Lifecycle, health probes, and shutdown¶

Courier tracks the lifecycle state of every pipeline and exposes HTTP endpoints for container orchestrators (Kubernetes, systemd, Docker, etc.) to probe liveness and readiness. The same state machine drives graceful shutdown and exit codes.

Pipeline states¶

Each pipeline transitions through a well-defined set of states:

Starting → Running → Draining → Stopped   (normal shutdown)
               ↘ Failed                    (unrecoverable error)

State	Meaning
`Starting`	Tasks have been spawned but have not yet begun processing envelopes.
`Running`	The pipeline is actively processing envelopes. Reached once `spawn_pipeline` finishes wiring channels.
`Draining`	A shutdown signal was received. Sources stop pulling; sinks drain their channel receivers until upstream closes.
`Stopped`	All tasks completed. Terminal state for graceful shutdown.
`Failed`	An unrecoverable error terminated the pipeline (the `fail_pipeline` error policy). Terminal state — the pipeline does not recover.

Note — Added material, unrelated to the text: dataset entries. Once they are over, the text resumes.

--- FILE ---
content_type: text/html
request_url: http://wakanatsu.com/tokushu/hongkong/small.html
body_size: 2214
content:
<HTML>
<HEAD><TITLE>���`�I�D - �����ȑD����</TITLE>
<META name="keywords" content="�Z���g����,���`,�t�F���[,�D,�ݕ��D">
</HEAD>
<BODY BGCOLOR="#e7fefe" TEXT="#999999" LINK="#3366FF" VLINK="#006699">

State transitions are forward-only (except for Failed, which can be reached from any non-terminal state). Once a pipeline enters Failed or Stopped, no subsequent transition can overwrite it — a concurrent SIGINT arriving after a FailPipeline error will not erase the failure.

Health probes¶

Enable the health server with a [health] block in your config:

[health]
address = "0.0.0.0:9090"

The server provides two endpoints:

Endpoint	Method	Returns
`/health/live`	GET	`200 OK` with body `ok` — the process is alive.
`/health/ready`	GET	`200 OK` when every pipeline is `Running` and no shutdown has been requested; `503 Service Unavailable` otherwise.

The readiness response includes the state of every pipeline:

{
  "status": "not_ready",
  "pipelines": [
    { "name": "orders", "state": "starting" },
    { "name": "events", "state": "running" }
  ]
}

Kubernetes example¶

livenessProbe:
  httpGet:
    path: /health/live
    port: 9090
  initialDelaySeconds: 5
  periodSeconds: 10

readinessProbe:
  httpGet:
    path: /health/ready
    port: 9090
  initialDelaySeconds: 5
  periodSeconds: 10

If [health] is not present in the config, no health server is started.

Graceful shutdown¶

On SIGINT/Ctrl+C, Courier:

Transitions every pipeline to Draining.
Cancels the shared CancellationToken — sources stop pulling, transforms finish their current item, sinks drain their channel receivers.
Waits up to shutdown.timeout_secs (default 30 s) for all tasks to complete.
If the deadline expires, logs a warning and orphan remaining tasks (they keep running until the process exits; dropping a JoinHandle does not abort the underlying tokio task).
Finalizes pipeline states: non-failed pipelines move to Stopped, failed pipelines stay Failed.
Force-flushes metrics, traces, and logs providers.
Aborts the health server task.

Shutdown timeout¶

Configure the drain deadline with a [shutdown] block:

[shutdown]
timeout_secs = 60

Field	Required	Default	Description
`timeout_secs`	no	30	Maximum seconds to wait for in-flight envelopes to drain after SIGINT. Must be greater than 0.

A shorter timeout means faster process exit but risks dropping envelopes that are still in channel buffers. A longer timeout gives sinks more time to flush but delays termination.

What happens to in-flight envelopes¶

Sources stop producing new envelopes immediately when the cancellation token fires. Sinks continue consuming from their channel receivers until the upstream closes (the source task drops its sender). Envelopes already in channel buffers are processed as long as they drain within the timeout. If the timeout expires first, those envelopes are lost.

Exit codes¶

Courier's run command exits with:

Code	Condition
0	All pipelines shut down cleanly (SIGINT or natural source exhaustion).
1	Configuration or startup error, or at least one pipeline hit `fail_pipeline`.
2	Invalid CLI arguments (handled by `clap`).

The fail_pipeline error policy sets the pipeline state to Failed and cancels its token. At process exit, Courier::run() inspects CourierState::has_failures() and returns RunOutcome::Failed, which maps to exit code 1.

This lets supervisors and init systems detect runtime failures:

courier run -c config.toml || echo "Courier exited with error code $?"

In a Kubernetes pod spec, a non-zero exit code triggers pod restart policies automatically.

Interaction with error policies¶

The fail_pipeline error policy and lifecycle state are tightly coupled:

A sink or transform with on_error = "fail_pipeline" encounters an error.
NodeCtx::mark_pipeline_failed() transitions the pipeline to Failed.
The node calls cancel.cancel() to signal all other tasks in the pipeline.
Sources, transforms, and sinks see the cancellation and exit their loops.
At the end of run(), has_failures() returns true and the process exits with code 1.

The drop error policy does not affect lifecycle state — the pipeline continues running.